## Aim of the task
From the line that includes "From the side" to the last line of the records, inclusive, repeat each line exactly.
**** Dataset content
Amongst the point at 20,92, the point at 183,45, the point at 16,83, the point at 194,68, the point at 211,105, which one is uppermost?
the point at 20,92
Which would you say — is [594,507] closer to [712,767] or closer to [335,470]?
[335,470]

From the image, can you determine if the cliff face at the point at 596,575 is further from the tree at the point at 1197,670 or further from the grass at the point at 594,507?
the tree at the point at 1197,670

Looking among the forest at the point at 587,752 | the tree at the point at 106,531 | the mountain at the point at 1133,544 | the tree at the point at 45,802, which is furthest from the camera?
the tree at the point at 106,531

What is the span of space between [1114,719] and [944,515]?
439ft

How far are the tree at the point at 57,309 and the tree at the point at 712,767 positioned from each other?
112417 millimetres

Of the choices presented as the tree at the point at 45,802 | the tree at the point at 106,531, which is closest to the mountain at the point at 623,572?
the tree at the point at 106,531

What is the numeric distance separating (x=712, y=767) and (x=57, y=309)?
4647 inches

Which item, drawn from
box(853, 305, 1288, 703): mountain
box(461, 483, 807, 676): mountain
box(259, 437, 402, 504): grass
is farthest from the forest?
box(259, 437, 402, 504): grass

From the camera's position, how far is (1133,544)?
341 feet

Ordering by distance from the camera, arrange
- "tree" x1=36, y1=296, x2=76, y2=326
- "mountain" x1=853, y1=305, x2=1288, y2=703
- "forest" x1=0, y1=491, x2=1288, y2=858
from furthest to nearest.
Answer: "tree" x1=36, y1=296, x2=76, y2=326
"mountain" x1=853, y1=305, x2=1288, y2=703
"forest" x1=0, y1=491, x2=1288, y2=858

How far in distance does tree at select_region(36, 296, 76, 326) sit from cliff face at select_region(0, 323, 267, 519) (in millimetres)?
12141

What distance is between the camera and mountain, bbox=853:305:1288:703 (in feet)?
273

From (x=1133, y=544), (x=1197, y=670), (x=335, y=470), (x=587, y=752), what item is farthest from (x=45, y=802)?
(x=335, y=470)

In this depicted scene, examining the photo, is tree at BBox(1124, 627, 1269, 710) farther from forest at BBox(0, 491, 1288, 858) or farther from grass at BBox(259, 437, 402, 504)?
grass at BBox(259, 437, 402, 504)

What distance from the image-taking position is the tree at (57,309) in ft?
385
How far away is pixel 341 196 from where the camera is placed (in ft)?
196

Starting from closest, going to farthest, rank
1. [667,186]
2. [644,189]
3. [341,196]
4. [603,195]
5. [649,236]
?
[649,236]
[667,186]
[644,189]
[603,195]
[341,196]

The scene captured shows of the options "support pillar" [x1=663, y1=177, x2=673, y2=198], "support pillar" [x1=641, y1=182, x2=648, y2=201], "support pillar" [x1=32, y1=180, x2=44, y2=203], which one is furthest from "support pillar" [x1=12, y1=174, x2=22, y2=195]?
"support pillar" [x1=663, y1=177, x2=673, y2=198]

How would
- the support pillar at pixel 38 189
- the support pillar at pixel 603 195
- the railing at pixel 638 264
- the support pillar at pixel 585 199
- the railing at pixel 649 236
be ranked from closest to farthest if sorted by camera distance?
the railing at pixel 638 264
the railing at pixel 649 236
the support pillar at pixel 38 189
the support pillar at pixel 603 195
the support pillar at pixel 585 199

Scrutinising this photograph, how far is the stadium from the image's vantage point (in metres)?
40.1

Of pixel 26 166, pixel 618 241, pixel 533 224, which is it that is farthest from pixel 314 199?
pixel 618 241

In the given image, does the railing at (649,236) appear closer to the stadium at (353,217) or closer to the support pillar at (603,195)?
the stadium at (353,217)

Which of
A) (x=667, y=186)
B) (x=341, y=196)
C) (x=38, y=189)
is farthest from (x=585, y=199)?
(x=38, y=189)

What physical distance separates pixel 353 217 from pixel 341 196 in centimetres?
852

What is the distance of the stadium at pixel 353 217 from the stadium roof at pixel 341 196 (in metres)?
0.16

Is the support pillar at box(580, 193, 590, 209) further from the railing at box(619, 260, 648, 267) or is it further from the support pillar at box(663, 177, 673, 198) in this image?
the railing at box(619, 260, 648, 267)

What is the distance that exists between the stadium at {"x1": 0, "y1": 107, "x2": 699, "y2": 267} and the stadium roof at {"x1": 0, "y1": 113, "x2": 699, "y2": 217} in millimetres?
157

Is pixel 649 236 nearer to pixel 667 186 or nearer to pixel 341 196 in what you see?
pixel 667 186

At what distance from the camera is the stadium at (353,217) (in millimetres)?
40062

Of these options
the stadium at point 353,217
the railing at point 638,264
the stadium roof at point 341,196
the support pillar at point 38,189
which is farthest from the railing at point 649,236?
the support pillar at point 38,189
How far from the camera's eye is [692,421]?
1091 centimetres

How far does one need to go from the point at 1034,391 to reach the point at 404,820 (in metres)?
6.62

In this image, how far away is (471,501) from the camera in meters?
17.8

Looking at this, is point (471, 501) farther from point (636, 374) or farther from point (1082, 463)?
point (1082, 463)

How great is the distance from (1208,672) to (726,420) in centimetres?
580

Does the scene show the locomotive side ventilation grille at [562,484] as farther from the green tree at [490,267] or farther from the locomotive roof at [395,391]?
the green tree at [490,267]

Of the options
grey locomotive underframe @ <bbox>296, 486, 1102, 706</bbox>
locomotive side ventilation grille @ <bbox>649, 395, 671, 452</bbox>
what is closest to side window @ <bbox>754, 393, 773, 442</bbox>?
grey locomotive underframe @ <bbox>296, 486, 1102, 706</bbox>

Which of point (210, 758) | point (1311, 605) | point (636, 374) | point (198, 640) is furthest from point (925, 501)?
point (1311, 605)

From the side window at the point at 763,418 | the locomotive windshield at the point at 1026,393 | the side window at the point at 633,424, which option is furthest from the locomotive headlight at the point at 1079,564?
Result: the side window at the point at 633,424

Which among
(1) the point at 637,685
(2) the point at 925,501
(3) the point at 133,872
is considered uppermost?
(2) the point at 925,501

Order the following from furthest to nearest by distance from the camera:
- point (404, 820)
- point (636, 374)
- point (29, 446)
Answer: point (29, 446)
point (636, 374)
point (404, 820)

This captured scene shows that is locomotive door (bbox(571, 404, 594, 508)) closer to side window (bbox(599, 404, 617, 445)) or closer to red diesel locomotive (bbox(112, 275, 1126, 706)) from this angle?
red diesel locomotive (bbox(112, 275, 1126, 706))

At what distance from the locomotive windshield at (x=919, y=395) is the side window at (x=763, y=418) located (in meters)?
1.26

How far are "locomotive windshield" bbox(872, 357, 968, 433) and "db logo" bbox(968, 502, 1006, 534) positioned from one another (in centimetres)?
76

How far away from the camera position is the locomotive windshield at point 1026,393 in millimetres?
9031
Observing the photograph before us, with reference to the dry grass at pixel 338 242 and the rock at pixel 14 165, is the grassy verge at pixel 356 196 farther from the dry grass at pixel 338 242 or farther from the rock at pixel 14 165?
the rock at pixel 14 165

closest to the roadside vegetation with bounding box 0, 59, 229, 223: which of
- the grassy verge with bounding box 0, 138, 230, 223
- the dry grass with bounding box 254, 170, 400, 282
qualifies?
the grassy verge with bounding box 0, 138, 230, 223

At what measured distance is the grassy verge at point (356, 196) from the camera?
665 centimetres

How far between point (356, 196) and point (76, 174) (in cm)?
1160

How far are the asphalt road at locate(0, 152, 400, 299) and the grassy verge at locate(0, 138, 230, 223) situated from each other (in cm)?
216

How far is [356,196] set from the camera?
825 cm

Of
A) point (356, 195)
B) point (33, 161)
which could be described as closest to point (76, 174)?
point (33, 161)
********
## Solution below
From the side window at the point at 763,418 | the locomotive windshield at the point at 1026,393 | the side window at the point at 633,424, which option is furthest from the locomotive headlight at the point at 1079,564?
Result: the side window at the point at 633,424

Which among
(1) the point at 637,685
(2) the point at 925,501
(3) the point at 133,872
is considered uppermost?
(2) the point at 925,501

Order the following from furthest to nearest by distance from the camera:
- point (404, 820)
- point (636, 374)
- point (29, 446)
Answer: point (29, 446)
point (636, 374)
point (404, 820)

This captured scene shows that is locomotive door (bbox(571, 404, 594, 508)) closer to side window (bbox(599, 404, 617, 445)) or closer to red diesel locomotive (bbox(112, 275, 1126, 706)) from this angle?
red diesel locomotive (bbox(112, 275, 1126, 706))

At what distance from the locomotive windshield at (x=919, y=395) is the side window at (x=763, y=418) located (in meters)?
1.26

How far are "locomotive windshield" bbox(872, 357, 968, 433) and "db logo" bbox(968, 502, 1006, 534) positioned from one another (in centimetres)?
76

How far away from the camera position is the locomotive windshield at point 1026,393 in millimetres?
9031
Observing the photograph before us, with reference to the dry grass at pixel 338 242 and the rock at pixel 14 165, is the grassy verge at pixel 356 196 farther from the dry grass at pixel 338 242 or farther from the rock at pixel 14 165?
the rock at pixel 14 165

closest to the roadside vegetation with bounding box 0, 59, 229, 223: which of
- the grassy verge with bounding box 0, 138, 230, 223
- the dry grass with bounding box 254, 170, 400, 282
qualifies?
the grassy verge with bounding box 0, 138, 230, 223

At what measured distance is the grassy verge at point (356, 196) from the camera?
665 centimetres

How far between point (356, 196) and point (76, 174) (in cm)?
1160

How far are the asphalt road at locate(0, 152, 400, 299) and the grassy verge at locate(0, 138, 230, 223) situated from each other (in cm)?
216

How far is [356,196] set from the camera?
825 cm

Of
A) point (356, 195)
B) point (33, 161)
which could be described as closest to point (76, 174)?
point (33, 161)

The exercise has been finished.